Simulating SEMs: part 2 extensions

10 minute read

Back in May I published a first post which simulated simple Structural Equation Models (SEMs) to check the capacity of piecewieseSEM to deal with noise. At that time the verdict was pretty bleak: 90% of models were accepted even if they were just fitting noise. Since then I extended the code to include model fitted via another R package for SEMs: lavaan plus three different data generations. Before plunging into the results a few words on the main difference between lavaan and piecewieseSEM.

lavaan vs piecewieseSEM

The basic idea of lavaan is to take the modelled relations between the variables, derive the expected variance-covariance matrix between all variables and compare the expected against the observed variance-covariance matrix. If the two matrices are not too far away the model is accepted and inferences are drawn from the fitted relations between the variables. The criteria most often used to assess if the model fit is acceptable is the model fit statistic which test the difference between the expected and observed variance-covariance matrix. If the p-value of the test is larger than 0.05 the model is generally accepted.

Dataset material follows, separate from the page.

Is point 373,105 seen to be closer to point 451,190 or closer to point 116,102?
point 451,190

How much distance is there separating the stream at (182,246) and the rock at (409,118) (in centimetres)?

piecewiseSEM takes a different approach. The idea is to evaluate all relations not included in the model, compute some conditional probabilities and the Fischer’s C statistics. If all important relations are included in the set of models then the p-value of Fischer’s C statistic should be high. So again piecewiseSEM models are generally accepted if the p-value of the test statistics is greater than 0.05.

I won’t dwell that much here on the advantages and disadvantages of both approaches. Briefly lavaan main disadvantage is that it assumes that the data are multivariate normal which is a pretty strong constraints, the main advantages of lavaan are that it allows modeling latent variables and can directly compute strength and significance of mediating/indirect effects. On the other hand the main disadvantages of piecewiseSEM is that it allow almost infinite freedom in the sets of models that can be combined making it harder to relate these so-called path models to concepts like causality and mechanisms (see this earlier post on that). The main advantage of piecewiseSEM is its flexibility one can model hierarchical structure or non-normal distributions.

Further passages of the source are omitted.